An amazing 84 percent told Harris in a poll earlier in 2007 that big companies have too much power in Washington. By contrast, only 47 percent said that labor unions have too much power in Washington (as against 42 percent who said labor has too little power), and 18 percent who said nonprofit organizations have too much power in Washington.
These results have proven durable. At least 80 percent of the public has ranked big companies as having too much power in Washington since 1994. In 2000, Business Week and Harris asked a broader question: Has business gained too much power over too many aspects of American life? Seventy-four percent agreed.
The November 2007 poll also asked about support for measures to control corporations. These results are eye-opening as well, though perhaps not in the expected way.
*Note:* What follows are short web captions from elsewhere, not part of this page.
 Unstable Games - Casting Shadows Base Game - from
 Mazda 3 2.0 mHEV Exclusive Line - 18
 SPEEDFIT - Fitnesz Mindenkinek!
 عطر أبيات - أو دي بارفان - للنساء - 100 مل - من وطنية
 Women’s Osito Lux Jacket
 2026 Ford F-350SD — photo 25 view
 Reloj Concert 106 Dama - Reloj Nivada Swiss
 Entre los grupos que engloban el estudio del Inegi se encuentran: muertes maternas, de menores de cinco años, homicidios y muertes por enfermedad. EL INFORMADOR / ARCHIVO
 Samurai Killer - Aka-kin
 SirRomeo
Harris asked which industries “should be more regulated by government — for example for health, safety or environmental reasons — than they are now?” Only oil companies (53 percent), pharmaceutical companies (53 percent) and health insurance companies (52 percent) crossed the 50 percent threshold. Even the tobacco industry managed to escape in the survey with only 41 percent favoring greater regulation. These data trend significantly negative — against greater regulation — over the last five years.
Does this show that while people distrust Big Business, they equally distrust the government to constrain corporate power?
No.
The U.S. skepticism to regulation is only skin deep. When polls present specific regulatory proposals for consideration, U.S. public support is typically strong and often overwhelming — even when arguments against government action are presented.
For example:
+ After hearing arguments for and against, 76 percent favor granting the Food and Drug Administration regulatory authority over tobacco, with 22 percent opposed.
+ After hearing arguments for and against, 75 percent favor legislation that would significantly increase energy efficiency, including auto fuel efficiency standards, and the use of renewable energy.
+ Eighty-five percent favor country-of-origin labeling for meat, seafood, produce and grocery products, and three quarters favor a legislative mandate.
+ Seventy-one percent say it is important that drugs remain under close review by the FDA and drug companies after they have been placed on the market.
+ And, from a Harris finding a week after the poll showing skepticism about industry regulation in general, the polling agency found that those who think there is too little government regulation in the area of environmental protection outpaced those who think there is too much by a more than 2-to-1 margin (53 to 21 percent).
What the Harris findings on attitudes to regulation do show is that the business campaign against regulation as an abstract concept has been very successful.
It highlights the need for consumer, environmental, labor and other corporate accountability advocates to defend the concept of regulation, and to connect the rampant corporate abuses in society with the deregulation and non-regulatory failures of the last three decades. There’s little doubt that the general public attitude toward regulation significantly affects the willingness of politicians — none to eager to offend business patrons in the first place — to take on corporate power.